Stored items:
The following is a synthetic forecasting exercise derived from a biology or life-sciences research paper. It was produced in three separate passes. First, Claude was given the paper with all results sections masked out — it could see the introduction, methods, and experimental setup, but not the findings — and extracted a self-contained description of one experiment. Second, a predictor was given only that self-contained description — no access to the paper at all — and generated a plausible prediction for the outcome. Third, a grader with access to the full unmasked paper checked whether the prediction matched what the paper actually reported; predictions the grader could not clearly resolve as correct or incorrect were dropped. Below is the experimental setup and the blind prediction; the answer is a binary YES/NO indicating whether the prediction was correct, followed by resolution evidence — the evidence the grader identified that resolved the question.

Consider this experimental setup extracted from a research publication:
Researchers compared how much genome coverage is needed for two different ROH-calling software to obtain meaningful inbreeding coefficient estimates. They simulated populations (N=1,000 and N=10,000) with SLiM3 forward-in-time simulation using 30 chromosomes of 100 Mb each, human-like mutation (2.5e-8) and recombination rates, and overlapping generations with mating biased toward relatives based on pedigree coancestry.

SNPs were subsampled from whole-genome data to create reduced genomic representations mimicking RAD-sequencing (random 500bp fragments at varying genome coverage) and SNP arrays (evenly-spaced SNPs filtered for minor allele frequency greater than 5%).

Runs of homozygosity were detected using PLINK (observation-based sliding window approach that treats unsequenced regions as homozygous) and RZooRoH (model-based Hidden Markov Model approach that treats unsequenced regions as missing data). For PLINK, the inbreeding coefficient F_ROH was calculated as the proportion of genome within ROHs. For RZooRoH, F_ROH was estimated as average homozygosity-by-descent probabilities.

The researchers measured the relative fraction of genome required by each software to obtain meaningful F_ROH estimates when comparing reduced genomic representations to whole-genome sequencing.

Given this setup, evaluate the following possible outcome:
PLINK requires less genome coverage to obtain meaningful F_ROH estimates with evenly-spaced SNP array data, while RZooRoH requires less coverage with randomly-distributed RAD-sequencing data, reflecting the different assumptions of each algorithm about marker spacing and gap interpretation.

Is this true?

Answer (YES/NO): NO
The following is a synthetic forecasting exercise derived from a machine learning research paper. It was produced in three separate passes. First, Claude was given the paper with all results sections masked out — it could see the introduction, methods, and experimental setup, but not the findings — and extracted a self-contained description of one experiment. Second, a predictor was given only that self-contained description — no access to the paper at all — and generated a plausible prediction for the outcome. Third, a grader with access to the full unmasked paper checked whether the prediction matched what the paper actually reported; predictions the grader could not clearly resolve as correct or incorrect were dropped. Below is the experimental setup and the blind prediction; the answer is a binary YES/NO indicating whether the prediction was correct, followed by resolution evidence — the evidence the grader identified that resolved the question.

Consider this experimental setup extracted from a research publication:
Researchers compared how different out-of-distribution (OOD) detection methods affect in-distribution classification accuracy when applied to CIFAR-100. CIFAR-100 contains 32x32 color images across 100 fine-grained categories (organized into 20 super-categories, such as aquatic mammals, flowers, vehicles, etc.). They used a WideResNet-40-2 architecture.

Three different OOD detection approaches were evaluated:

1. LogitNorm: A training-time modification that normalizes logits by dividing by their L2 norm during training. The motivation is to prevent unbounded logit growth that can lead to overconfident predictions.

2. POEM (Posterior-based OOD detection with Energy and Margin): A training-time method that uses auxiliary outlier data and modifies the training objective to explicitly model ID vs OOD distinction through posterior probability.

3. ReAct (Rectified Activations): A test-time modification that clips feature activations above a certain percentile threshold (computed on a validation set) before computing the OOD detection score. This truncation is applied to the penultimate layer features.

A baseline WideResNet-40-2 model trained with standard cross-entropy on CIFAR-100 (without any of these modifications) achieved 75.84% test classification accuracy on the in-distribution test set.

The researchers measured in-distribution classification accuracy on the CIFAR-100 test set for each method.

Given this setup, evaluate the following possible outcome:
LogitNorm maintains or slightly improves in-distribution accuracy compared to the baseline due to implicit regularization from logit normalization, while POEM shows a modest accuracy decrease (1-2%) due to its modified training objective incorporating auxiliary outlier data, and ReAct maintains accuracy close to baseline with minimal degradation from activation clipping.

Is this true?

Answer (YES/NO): NO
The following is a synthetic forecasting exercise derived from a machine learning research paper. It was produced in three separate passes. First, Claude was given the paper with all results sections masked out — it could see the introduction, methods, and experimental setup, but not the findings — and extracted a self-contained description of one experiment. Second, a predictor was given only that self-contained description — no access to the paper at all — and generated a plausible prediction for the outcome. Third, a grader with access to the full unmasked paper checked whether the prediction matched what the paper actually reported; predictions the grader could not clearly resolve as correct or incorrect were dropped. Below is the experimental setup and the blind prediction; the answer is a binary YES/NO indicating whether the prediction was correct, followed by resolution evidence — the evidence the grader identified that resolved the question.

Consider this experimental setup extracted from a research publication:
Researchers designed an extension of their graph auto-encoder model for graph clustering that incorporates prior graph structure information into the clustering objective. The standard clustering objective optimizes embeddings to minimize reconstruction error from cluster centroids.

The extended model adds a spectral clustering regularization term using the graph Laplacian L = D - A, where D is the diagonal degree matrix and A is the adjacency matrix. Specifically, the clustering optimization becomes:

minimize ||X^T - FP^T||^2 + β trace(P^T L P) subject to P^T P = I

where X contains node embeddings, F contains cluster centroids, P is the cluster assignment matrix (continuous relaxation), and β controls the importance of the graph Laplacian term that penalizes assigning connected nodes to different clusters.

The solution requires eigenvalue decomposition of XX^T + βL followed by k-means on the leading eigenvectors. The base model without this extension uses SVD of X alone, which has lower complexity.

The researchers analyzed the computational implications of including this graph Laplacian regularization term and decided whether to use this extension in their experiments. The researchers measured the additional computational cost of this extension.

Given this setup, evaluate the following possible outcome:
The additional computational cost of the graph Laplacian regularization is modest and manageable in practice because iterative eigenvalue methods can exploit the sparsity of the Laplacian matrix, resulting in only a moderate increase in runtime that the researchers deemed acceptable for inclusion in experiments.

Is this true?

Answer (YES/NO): NO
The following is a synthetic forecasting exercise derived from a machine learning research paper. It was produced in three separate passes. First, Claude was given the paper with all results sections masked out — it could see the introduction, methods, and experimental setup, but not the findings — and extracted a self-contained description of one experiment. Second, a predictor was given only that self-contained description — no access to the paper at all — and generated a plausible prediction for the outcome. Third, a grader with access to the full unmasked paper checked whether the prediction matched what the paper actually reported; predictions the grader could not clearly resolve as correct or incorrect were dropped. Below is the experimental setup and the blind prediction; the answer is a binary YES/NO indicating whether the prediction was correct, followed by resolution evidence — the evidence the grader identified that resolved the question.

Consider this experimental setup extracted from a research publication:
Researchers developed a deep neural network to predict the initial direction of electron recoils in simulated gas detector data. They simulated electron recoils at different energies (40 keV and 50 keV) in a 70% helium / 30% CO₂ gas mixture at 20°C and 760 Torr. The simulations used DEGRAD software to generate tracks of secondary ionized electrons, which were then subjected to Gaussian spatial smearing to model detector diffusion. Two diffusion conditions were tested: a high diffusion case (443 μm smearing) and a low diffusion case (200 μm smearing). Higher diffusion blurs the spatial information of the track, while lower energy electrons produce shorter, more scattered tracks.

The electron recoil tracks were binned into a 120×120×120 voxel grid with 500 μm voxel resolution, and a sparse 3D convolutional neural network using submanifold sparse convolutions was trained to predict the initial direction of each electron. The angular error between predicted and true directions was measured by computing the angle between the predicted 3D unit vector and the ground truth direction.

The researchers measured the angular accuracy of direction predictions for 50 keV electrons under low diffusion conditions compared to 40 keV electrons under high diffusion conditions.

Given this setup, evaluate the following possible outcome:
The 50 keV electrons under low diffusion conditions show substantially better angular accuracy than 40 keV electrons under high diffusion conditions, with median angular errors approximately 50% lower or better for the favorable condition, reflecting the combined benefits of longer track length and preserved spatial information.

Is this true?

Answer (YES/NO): NO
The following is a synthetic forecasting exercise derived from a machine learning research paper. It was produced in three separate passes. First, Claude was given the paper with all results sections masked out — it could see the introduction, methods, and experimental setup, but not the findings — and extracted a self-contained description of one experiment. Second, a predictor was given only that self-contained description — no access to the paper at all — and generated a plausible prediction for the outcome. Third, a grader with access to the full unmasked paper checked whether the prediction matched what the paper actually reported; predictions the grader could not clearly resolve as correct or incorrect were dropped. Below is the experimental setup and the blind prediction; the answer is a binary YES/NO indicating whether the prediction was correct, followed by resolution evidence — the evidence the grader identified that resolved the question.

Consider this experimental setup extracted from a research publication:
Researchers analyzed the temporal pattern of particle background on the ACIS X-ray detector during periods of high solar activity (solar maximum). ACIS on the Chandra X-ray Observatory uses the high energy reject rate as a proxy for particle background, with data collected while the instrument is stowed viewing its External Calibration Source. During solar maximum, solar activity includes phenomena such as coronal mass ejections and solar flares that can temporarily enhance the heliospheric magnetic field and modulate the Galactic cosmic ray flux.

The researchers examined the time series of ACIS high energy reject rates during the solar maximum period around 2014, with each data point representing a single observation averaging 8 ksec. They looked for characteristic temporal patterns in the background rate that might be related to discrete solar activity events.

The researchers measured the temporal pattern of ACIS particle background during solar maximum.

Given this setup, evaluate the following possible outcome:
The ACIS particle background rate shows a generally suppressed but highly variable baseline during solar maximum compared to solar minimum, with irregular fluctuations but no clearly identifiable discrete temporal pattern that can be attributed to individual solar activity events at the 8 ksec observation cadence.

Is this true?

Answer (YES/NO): NO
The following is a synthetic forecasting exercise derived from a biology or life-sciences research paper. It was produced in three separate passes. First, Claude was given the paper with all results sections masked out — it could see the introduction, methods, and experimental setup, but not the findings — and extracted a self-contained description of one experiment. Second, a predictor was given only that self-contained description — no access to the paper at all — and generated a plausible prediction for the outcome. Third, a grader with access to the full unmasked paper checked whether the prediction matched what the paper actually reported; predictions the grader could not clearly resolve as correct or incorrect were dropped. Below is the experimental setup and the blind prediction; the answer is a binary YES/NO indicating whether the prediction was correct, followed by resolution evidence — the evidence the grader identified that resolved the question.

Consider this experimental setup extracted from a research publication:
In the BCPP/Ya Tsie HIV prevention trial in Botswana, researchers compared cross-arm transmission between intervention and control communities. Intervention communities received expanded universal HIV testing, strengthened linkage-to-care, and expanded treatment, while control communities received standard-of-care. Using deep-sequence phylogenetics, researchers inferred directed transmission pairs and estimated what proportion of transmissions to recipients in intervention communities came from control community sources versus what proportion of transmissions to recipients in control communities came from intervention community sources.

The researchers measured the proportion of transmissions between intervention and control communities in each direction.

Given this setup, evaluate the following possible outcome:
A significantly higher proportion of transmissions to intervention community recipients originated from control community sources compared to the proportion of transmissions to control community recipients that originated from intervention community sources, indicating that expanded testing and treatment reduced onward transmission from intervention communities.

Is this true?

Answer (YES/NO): YES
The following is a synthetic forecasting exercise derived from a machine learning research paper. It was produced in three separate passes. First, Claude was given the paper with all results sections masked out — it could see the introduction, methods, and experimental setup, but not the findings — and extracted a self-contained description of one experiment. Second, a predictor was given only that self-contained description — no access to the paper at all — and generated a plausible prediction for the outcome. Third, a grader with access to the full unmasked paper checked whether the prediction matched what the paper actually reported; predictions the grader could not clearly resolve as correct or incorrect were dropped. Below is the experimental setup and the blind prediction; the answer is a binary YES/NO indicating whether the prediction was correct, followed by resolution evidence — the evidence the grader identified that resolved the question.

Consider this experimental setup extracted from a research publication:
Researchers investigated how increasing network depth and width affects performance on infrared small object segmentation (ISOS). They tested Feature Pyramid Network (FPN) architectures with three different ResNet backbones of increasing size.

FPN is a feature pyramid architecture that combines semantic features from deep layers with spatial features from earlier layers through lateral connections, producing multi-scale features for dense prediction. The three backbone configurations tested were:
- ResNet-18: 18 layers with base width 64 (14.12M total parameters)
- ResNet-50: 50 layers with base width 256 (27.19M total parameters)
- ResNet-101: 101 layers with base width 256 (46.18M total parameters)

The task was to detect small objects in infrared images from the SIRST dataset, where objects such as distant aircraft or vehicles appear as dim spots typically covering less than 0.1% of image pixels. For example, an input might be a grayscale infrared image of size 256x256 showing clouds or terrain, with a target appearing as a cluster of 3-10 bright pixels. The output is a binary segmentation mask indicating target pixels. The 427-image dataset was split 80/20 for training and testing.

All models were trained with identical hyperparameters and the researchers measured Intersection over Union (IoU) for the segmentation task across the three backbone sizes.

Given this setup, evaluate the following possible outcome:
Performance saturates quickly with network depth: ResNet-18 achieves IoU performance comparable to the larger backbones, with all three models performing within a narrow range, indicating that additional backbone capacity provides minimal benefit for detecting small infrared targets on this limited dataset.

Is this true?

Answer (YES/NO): YES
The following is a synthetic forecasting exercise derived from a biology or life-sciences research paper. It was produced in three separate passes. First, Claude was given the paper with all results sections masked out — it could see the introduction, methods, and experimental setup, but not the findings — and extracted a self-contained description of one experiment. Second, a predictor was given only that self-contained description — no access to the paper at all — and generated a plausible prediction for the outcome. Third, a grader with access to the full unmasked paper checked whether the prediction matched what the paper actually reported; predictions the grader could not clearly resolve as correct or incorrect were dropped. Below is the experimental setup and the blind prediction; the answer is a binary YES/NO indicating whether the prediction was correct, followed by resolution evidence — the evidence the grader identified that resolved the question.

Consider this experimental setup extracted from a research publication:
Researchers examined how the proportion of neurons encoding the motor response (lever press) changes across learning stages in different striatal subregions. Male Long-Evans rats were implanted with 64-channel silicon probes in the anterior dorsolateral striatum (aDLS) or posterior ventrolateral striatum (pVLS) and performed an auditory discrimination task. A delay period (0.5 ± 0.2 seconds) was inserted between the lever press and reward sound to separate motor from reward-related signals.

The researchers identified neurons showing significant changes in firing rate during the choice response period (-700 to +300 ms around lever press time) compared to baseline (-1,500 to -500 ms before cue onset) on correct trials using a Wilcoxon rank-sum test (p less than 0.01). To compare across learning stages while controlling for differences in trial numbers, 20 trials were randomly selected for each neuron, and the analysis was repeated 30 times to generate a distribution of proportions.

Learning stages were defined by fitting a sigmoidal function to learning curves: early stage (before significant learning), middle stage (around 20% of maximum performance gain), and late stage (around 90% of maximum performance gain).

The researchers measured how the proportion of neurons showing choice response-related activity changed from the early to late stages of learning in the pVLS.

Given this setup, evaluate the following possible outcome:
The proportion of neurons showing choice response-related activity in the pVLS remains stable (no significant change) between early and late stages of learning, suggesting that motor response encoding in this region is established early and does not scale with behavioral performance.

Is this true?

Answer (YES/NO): NO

- [Exercise description] Only the lines above from the line containing "Researchers compared how different" through the line containing "Three different OOD" should be retyped, exactly and with both ends included.

- [Exercise result]
Researchers compared how different out-of-distribution (OOD) detection methods affect in-distribution classification accuracy when applied to CIFAR-100. CIFAR-100 contains 32x32 color images across 100 fine-grained categories (organized into 20 super-categories, such as aquatic mammals, flowers, vehicles, etc.). They used a WideResNet-40-2 architecture.

Three different OOD detection approaches were evaluated:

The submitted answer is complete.